(Source data)
'''

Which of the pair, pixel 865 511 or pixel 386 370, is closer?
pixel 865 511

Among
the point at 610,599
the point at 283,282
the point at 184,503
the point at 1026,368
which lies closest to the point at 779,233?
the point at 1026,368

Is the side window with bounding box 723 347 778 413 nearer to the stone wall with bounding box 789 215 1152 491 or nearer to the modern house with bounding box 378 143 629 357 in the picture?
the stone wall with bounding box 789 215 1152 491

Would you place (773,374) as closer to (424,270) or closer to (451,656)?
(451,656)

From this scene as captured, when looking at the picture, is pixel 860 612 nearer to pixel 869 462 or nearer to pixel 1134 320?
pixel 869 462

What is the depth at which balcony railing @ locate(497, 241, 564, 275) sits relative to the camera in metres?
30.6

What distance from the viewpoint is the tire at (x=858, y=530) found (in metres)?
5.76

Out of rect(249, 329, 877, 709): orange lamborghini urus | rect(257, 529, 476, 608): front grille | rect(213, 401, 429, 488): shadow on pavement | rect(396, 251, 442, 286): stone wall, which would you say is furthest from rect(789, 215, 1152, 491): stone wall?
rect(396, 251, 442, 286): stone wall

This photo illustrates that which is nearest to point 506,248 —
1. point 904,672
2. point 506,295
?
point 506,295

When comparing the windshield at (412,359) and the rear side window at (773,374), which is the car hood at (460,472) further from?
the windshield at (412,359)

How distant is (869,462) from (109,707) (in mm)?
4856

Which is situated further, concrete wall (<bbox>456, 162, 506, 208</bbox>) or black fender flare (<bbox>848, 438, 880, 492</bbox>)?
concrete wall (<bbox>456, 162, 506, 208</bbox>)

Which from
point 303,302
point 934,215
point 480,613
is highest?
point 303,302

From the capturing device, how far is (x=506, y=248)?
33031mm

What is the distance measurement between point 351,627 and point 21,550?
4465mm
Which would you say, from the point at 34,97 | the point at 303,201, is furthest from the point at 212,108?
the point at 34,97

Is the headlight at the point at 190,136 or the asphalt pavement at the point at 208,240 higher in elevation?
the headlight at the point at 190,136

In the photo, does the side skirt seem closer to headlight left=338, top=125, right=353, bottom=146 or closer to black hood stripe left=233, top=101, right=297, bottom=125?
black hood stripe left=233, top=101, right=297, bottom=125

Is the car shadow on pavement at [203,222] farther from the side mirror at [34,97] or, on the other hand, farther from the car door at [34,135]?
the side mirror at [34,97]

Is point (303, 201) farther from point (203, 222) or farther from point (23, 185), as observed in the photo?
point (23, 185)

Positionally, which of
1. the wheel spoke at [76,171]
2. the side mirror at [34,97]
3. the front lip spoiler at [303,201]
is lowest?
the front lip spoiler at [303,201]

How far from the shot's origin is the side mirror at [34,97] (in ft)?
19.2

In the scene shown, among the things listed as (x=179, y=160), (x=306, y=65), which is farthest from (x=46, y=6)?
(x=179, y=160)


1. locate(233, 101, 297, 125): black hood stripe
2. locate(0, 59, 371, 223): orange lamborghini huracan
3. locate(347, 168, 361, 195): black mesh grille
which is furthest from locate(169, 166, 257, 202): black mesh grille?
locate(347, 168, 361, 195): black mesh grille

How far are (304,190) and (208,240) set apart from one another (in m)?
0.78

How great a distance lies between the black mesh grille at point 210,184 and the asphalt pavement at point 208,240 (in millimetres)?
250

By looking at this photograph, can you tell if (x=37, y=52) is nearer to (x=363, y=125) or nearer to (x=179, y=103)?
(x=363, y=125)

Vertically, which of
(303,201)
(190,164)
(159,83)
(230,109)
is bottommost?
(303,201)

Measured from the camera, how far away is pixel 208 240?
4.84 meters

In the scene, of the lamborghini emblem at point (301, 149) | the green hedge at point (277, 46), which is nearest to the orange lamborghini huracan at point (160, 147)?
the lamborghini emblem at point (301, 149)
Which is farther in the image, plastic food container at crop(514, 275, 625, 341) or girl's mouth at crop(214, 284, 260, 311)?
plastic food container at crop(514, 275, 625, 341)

'''

_WRITTEN TASK_
Extract, word for word, the lines of the data from the line containing "How far are" up to and including the final line.

_RESULT OF THIS EXERCISE_
How far are (304,190) and (208,240) set apart from one another (in m)?
0.78

How great a distance lies between the black mesh grille at point 210,184 and the asphalt pavement at point 208,240 (in millimetres)?
250

By looking at this photograph, can you tell if (x=37, y=52) is nearer to (x=363, y=125) or nearer to (x=179, y=103)?
(x=363, y=125)

Vertically, which of
(303,201)
(190,164)
(159,83)
(230,109)
is bottommost?
(303,201)

Measured from the camera, how far away is pixel 208 240?
4.84 meters

In the scene, of the lamborghini emblem at point (301, 149) | the green hedge at point (277, 46), which is nearest to the orange lamborghini huracan at point (160, 147)?
the lamborghini emblem at point (301, 149)
Which is farther in the image, plastic food container at crop(514, 275, 625, 341) or girl's mouth at crop(214, 284, 260, 311)?
plastic food container at crop(514, 275, 625, 341)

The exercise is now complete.